In OpenSearch 3.1, we introduced memory-optimized search to enable vector search in memory-constrained environments. However, 16-bit floating point (FP16) vector processing remained a performance bottleneck. Over the next two releases, we progressively optimized FP16 distance calculations—first with SIMD in OpenSearch 3.4, then with bulk SIMD in OpenSearch 3.5, achieving up to 310% throughput improvement and dramatically reducing latency. This blog post presents the details of our optimization journey and the techniques that made these performance gains possible.
Optimizing FP16 performance
We improved FP16 performance through a series of optimizations: introducing memory-optimized search in OpenSearch 3.1, implementing SIMD distance calculations in 3.4, and adding bulk SIMD processing in 3.5.
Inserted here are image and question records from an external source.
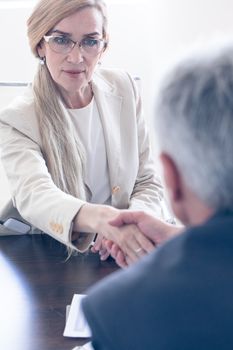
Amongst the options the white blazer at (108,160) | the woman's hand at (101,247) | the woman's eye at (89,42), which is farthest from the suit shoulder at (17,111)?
the woman's hand at (101,247)

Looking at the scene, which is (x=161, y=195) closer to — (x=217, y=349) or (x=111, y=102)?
(x=111, y=102)

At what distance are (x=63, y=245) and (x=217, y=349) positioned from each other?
3.34ft

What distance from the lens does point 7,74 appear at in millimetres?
3744

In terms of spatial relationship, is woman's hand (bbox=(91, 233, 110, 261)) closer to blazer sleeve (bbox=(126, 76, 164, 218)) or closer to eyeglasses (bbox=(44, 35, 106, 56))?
blazer sleeve (bbox=(126, 76, 164, 218))

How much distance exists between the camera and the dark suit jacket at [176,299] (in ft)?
2.11

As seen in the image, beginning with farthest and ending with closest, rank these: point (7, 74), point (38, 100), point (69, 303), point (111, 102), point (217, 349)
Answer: point (7, 74)
point (111, 102)
point (38, 100)
point (69, 303)
point (217, 349)

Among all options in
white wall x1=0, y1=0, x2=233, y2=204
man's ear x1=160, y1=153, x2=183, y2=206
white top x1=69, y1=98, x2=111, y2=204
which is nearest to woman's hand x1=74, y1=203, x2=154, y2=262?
white top x1=69, y1=98, x2=111, y2=204

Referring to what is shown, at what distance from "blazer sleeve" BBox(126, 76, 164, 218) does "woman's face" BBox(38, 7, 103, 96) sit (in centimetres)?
28

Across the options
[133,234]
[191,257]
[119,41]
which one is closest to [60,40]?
[133,234]

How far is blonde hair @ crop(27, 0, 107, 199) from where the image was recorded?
1.74 meters

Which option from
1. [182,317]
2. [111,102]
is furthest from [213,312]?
[111,102]

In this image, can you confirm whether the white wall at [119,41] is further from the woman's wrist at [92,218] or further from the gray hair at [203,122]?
the gray hair at [203,122]

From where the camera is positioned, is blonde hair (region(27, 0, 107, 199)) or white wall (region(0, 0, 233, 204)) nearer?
blonde hair (region(27, 0, 107, 199))

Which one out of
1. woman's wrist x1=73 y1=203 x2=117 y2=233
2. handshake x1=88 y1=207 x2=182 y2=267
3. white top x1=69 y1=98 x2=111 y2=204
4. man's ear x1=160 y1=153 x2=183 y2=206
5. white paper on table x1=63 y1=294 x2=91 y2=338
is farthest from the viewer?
white top x1=69 y1=98 x2=111 y2=204
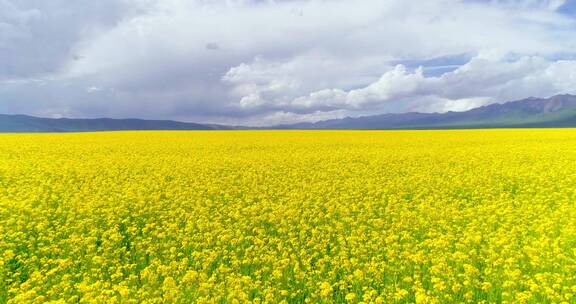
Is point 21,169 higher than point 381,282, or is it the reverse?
point 21,169

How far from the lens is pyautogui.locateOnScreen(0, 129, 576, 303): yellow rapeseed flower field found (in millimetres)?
7594

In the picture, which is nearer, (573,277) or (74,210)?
(573,277)

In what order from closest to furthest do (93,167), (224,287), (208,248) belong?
1. (224,287)
2. (208,248)
3. (93,167)

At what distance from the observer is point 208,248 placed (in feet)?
32.2

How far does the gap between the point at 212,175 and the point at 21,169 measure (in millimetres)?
10194

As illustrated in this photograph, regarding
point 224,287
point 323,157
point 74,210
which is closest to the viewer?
point 224,287

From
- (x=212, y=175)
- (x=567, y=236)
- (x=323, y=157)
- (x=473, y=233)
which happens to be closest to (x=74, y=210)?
(x=212, y=175)

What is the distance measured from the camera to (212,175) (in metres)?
19.0

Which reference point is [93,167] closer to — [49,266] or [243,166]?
[243,166]

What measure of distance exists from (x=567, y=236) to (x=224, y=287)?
29.3ft

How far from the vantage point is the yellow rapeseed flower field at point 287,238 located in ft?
24.9

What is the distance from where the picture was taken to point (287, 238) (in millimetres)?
10539

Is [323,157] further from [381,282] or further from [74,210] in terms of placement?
[381,282]

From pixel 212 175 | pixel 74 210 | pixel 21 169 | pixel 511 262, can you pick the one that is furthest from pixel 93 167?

OpenSearch 3.1: Memory-optimized search
In OpenSearch 3.1, we introduced memory-optimized search, enabling the use of Faiss indexes in environments with tight memory constraints, where available memory is smaller than the index size. This was achieved by combining Lucene’s search algorithm with a Faiss index. Thanks to Lucene’s early termination optimization, almost all vector types—except FP16—showed improved search QPS in multi-segment scenarios when the index was fully loaded in memory.
FP16 presented a bigger challenge. Conversion from FP16 to FP32 was performed in Java, meaning that even if a CPU could handle FP16-to-FP32 conversion in hardware, the JVM relied on a software-based conversion instead. Because the JVM lacks native FP16 support, FP16 vectors had to be encoded to FP32 before performing distance calculations.
This became a major performance bottleneck: searches using FP16 were nearly twice as slow compared to the default implementation.
OpenSearch 3.4: SIMD FP16 distance calculation
In OpenSearch 3.4, we addressed the FP16 performance limitation by intercepting the distance calculation and delegating it to C++ SIMD. From an implementation perspective, we leveraged the optimized SIMD code already provided by the Faiss library, which simplified the implementation.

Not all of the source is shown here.